### Compito da svolgere 1:
Trascrivi dal testo sullo spettacolo il passo che comincia con "L’idea è venuta" e prosegue fino a "e per disagio.".
### Compito da svolgere 2:
Rispondi a queste domande in base al testo sullo spettacolo:
(a) Chi è l'autrice del testo portato in scena?
(b) Quanti aborti spontanei ha vissuto chi parla?
(c) Quale suggerimento contiene lo spettacolo, secondo chi parla?
### Compito da svolgere 3:
Indica, per favore, se ciascuna affermazione concorda con il testo sullo spettacolo, rispondendo sì o no e citando le parole decisive del testo:
(a) La regista dello spettacolo è Virginia Martini.
(b) Chi parla ha avuto figli.
(c) La storia si ispira a un'esperienza reale di Carlotta.

### Testo di lettura:
┌──

L’idea è venuta a Carlotta Clerici, autrice del testo e anche mia grande amica. Un giorno mi chiese di leggerlo per sapere che ne pensassi e l’impatto emotivo fu tale che decisi di portarlo subito in scena con la complicità della mia regista Virginia Martini. La storia è ispirata all’esperienza reale vissuta da Carlotta, io, benché abbia avuto un percorso diverso, mi sono sentita coinvolta lo stesso avendo vissuto due aborti spontanei. I meccanismi che scattano nell’ambiente intorno alla donna con difficoltà di restare incinta, sono sempre gli stessi: consigli, sguardi giudicanti, cure mediche di ogni tipo… Sembra ognuno voglia spingere al risultato la donna senza considerare il presente emotivo difficile e delicato che vive. E di cui smette di parlare per vergogna e per disagio.

Vestendo i panni della protagonista, interpreti con ironia un percorso in realtà molto difficile e doloroso nella vita di una donna. Qual è il messaggio chiave che lo spettacolo vuole comunicare?

Lo spettacolo contiene a mio avviso un suggerimento umano molto efficace per tutti: sospendere il giudizio! Per tutti intendo sia le persone vicine alla coppia sia la donna  e/o la coppia stessa. Invece di prodigarsi a consigliare, sdrammatizzare, spingere la donna o la coppia a cure mediche pesanti etc… provare a sospendere il giudizio e star accanto alle persone, ascoltare e basta. In fondo non è un dramma non diventare madri o diventarlo altrimenti. E io posso oggi affermarlo davvero con molta serenità, non avendo potuto avere figli.

└──

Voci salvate
┌──

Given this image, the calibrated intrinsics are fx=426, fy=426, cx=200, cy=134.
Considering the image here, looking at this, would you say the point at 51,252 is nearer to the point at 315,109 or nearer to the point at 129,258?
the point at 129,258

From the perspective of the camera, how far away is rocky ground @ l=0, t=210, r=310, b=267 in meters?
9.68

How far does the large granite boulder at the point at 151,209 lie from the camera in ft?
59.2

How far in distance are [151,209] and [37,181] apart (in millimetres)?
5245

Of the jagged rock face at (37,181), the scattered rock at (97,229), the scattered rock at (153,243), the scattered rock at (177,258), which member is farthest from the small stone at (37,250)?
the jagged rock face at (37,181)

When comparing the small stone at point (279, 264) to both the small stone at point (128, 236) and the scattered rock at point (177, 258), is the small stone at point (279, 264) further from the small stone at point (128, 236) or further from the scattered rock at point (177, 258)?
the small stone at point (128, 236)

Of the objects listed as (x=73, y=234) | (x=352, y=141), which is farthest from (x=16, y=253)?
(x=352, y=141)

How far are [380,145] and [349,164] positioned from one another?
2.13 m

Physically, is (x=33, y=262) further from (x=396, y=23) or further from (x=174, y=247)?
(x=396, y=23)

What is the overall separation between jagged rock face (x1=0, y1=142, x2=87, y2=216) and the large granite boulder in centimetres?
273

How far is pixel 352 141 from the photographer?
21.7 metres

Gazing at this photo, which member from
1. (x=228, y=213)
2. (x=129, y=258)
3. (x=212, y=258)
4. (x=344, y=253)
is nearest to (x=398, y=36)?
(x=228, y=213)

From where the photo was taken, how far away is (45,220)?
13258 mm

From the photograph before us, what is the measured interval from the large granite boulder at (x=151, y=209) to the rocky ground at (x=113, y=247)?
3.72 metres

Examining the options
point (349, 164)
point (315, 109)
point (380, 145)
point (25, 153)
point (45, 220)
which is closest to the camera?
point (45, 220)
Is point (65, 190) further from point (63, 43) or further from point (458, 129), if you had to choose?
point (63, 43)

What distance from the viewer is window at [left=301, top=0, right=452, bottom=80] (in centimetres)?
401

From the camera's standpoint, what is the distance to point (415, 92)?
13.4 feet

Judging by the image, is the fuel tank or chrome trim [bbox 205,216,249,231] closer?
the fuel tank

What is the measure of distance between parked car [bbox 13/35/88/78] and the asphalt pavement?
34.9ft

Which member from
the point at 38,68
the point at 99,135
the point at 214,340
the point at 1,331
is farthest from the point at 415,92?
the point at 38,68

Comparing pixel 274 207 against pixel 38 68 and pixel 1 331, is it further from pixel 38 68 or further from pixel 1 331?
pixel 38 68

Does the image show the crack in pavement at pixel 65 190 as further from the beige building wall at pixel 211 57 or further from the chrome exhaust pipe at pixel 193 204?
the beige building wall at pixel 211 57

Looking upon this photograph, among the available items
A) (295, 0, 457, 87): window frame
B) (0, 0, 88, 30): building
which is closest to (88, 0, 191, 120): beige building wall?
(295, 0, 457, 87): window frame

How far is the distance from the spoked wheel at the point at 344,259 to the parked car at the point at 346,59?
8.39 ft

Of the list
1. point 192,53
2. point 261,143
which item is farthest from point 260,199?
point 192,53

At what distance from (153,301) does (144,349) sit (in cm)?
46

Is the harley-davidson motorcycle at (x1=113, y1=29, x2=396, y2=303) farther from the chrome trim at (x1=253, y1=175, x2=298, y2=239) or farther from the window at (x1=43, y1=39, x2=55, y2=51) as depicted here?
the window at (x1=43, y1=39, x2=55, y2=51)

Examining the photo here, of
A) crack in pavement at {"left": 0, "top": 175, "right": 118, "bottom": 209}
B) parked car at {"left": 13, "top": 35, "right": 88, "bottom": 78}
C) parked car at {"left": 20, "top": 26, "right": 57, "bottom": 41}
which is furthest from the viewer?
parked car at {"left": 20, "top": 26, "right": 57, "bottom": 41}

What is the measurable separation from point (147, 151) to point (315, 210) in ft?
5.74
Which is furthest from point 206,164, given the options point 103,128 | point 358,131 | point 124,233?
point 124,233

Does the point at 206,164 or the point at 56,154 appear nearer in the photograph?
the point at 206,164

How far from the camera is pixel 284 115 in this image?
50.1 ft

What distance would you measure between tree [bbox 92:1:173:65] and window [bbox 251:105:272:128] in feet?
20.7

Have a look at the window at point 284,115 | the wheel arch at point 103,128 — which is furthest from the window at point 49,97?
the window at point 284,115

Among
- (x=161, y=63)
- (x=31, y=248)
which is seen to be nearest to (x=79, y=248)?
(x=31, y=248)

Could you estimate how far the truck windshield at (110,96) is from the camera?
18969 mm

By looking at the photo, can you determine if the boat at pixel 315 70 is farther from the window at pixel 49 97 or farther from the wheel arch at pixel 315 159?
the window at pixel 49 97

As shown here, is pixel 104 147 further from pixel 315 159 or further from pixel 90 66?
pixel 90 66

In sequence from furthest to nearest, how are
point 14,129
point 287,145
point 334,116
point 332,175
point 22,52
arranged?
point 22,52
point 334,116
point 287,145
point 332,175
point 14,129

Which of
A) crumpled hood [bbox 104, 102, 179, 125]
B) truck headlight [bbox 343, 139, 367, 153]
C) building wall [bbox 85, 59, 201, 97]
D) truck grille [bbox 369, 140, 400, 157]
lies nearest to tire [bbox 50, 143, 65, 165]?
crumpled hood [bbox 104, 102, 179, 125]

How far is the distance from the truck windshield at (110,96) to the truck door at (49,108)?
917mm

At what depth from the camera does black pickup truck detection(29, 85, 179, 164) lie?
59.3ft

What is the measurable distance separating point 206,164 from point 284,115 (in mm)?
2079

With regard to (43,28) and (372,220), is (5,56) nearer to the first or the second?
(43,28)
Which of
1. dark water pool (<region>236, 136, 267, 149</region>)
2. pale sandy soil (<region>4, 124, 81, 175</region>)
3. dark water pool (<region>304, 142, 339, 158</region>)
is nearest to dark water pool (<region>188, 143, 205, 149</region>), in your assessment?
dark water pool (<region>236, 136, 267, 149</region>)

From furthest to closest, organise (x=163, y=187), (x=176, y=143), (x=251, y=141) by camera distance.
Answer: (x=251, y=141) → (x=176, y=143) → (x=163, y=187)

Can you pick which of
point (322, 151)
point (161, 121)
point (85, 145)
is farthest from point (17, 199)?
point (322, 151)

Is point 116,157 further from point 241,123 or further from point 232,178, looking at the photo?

└──

### Risposta attesa 1:
L’idea è venuta a Carlotta Clerici, autrice del testo e anche mia grande amica. Un giorno mi chiese di leggerlo per sapere che ne pensassi e l’impatto emotivo fu tale che decisi di portarlo subito in scena con la complicità della mia regista Virginia Martini. La storia è ispirata all’esperienza reale vissuta da Carlotta, io, benché abbia avuto un percorso diverso, mi sono sentita coinvolta lo stesso avendo vissuto due aborti spontanei. I meccanismi che scattano nell’ambiente intorno alla donna con difficoltà di restare incinta, sono sempre gli stessi: consigli, sguardi giudicanti, cure mediche di ogni tipo… Sembra ognuno voglia spingere al risultato la donna senza considerare il presente emotivo difficile e delicato che vive. E di cui smette di parlare per vergogna e per disagio.

### Risposta attesa 2:
(a) Carlotta Clerici.
(b) Due.
(c) Sospendere il giudizio.

### Risposta attesa 3:
(a) Sì: "con la complicità della mia regista Virginia Martini".
(b) No: "non avendo potuto avere figli".
(c) Sì: "La storia è ispirata all’esperienza reale vissuta da Carlotta".